[Text zur Analyse]
-=-=-=-=-

Auch die Betonung, Eisenhans sei außerdienstlich besonders vorbildlich gewesen, lässt den Schluss zu, dass dies im Dienst nicht immer der Fall war. Dies könnte ein verdeckter Hinweis auf die erfolgten Abmahnungen sein.


5. Gefahr der Falschinterpretation

Kein Zeugnisleser weiß zunächst, ob das ihm vorgelegte Zeugnis verschlüsselt ist, mit normalem Sachverstand formuliert wurde oder besondere Tücken enthält.

Deshalb ist die Gefahr der Überinterpretation oder Falschinterpretation von Zeugnissen sehr groß. Dies ist der Schwachpunkt des Zeugnisrechtes und der benutzten Mittel bei der Zeugniserstellung.

In vielen Fällen sind Zeugnisse und ihre Formulierungen durchaus nicht doppeldeutig erstellt und gemeint. Andererseits ist keine Zeugniskomponente stets als wertneutral aufzufassen.

Der Zukunftswunsch “wir wünschen insbesondere auch viel Erfolg” könnte ehrlich und gut gemeint sein. Es kann darin aber auch der versteckte Hinweis enthalten sein, dass der Erfolg im Arbeitsverhältnis zu wünschen übrigließ. Diese Formulierung ist aber nicht vollständig und damit nicht optimal. 

Ein wirklich gutes Zeugnis enthält als Schlussklauseln das Bedauern des Arbeitgebers über das Ausscheiden, den Dank für die geleisteten (guten) Dienste und die guten Wünsche für die private und berufliche Zukunft.

Diese Schlussformel ist deshalb besonders wichtig und aussagekräftig, weil sie nach der Rechtsprechung rein freiwillig erteilt wird und nicht erzwingbar ist. Alles was rein freiwillig ist, gilt in der Zeugnissprache als mehr oder weniger ehrlich. Der Arbeitnehmer hat keinen vertraglichen Anspruch auf ein Bedauern wegen seines Ausscheidens, ebenso wenig auf Dank oder gute Wünsche für die Zeit nach dem Ausscheiden. Bedauern ist eine höchst persönliche Gefühlsregung. Als Dank wurde die Vergütung gezahlt und die Zukunft geht den bisherigen Arbeitgeber nichts mehr an.

-=-=-=-=-

[Rohdaten]

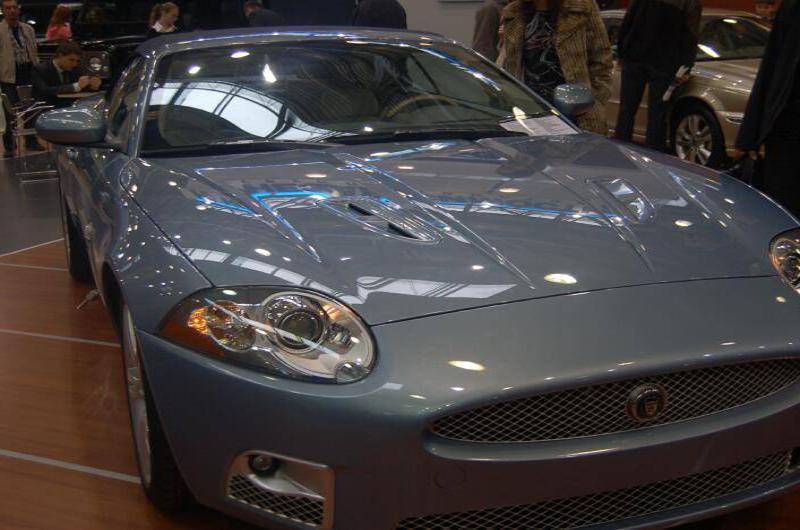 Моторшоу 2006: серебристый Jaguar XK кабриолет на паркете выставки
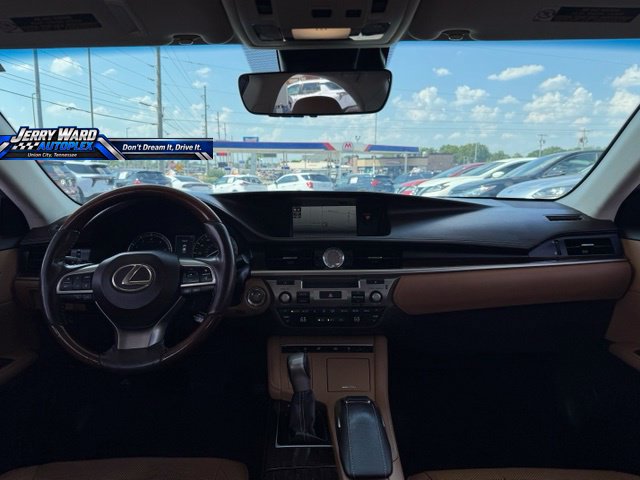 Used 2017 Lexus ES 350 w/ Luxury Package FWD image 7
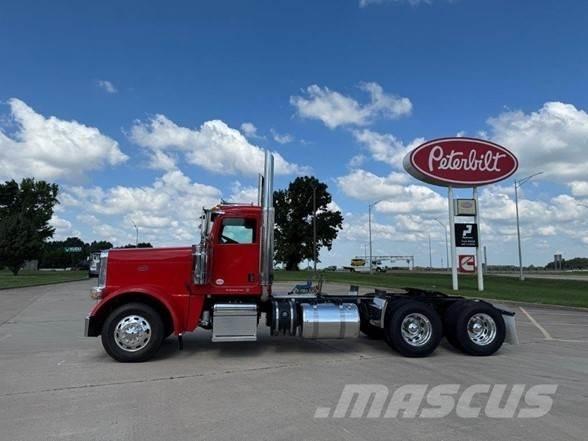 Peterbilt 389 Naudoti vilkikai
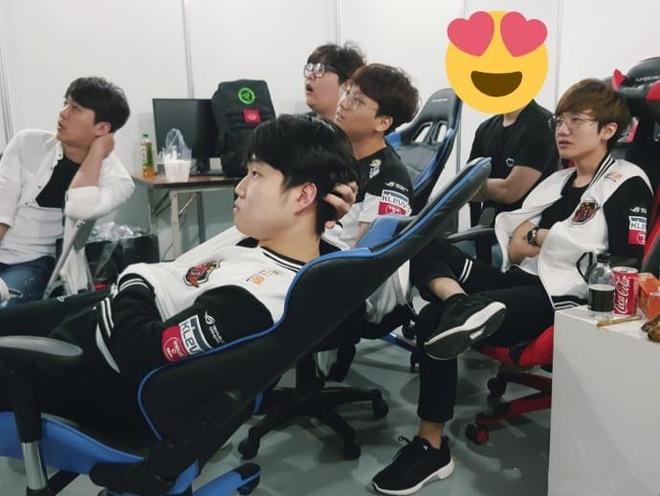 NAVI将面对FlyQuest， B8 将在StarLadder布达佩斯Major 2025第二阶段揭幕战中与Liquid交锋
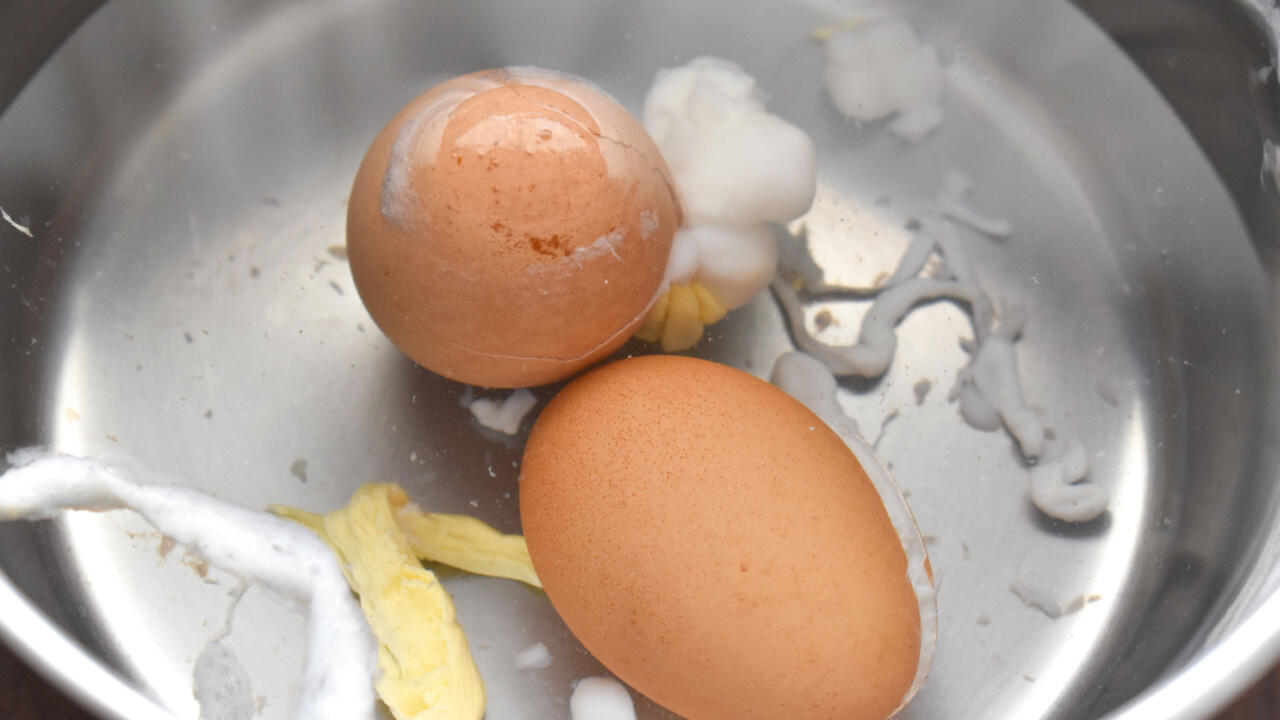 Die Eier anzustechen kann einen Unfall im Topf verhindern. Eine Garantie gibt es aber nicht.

-=-=-=-=-

[Aufgabe A]
Gib die Zeilen der Datensätze als JSON-Liste von Zeichenketten aus, eine Zeichenkette je Zeile und ohne Leerzeilen. Lass dabei die Bildverweise weg.
[Aufgabe B]
Führe den Text über Arbeitszeugnisse nach seinem letzten Satz weiter.
Der Text und die Datensätze sind getrennte Materialien.

[Ergebnis A]
[
  " Моторшоу 2006: серебристый Jaguar XK кабриолет на паркете выставки",
  " Used 2017 Lexus ES 350 w/ Luxury Package FWD image 7",
  " Peterbilt 389 Naudoti vilkikai",
  " NAVI将面对FlyQuest， B8 将在StarLadder布达佩斯Major 2025第二阶段揭幕战中与Liquid交锋",
  " Die Eier anzustechen kann einen Unfall im Topf verhindern. Eine Garantie gibt es aber nicht."
]

[Ergebnis B]
Bei Eisenhans fehlt interessanter Weise das Bedauern und dagegen steht der „allerherzlichste Dank“ für treue Dienste. Das beißt sich. Übertriebener Dank ist außerdem immer verdächtig. 

Aus diesem Grunde ist jedem Arbeitnehmer und jedem Arbeitgeber zu raten, Zeugnisse zunächst mit Fingerspitzengefühl im Gesamtzusammenhang zu prüfen und festzustellen, ob das Zeugnis
insgesamt als gutes Zeugnis gemeint und gewollt ist, oder ob hier durch Ausweichtechnik und Weglassen von Anfang an ein unvollständiges und damit trotz eines positiven Wortlautes unzureichendes Zeugnis erstellt
worden ist.

Eine Patentlösung oder eine Patentinterpretation gibt es allerdings nicht.


6. Checkliste

  • Kein Anspruch des Arbeitnehmers auf einen bestimmten Zeugniswortlaut.
  • Das Formulierungsrecht liegt allein beim Arbeitgeber.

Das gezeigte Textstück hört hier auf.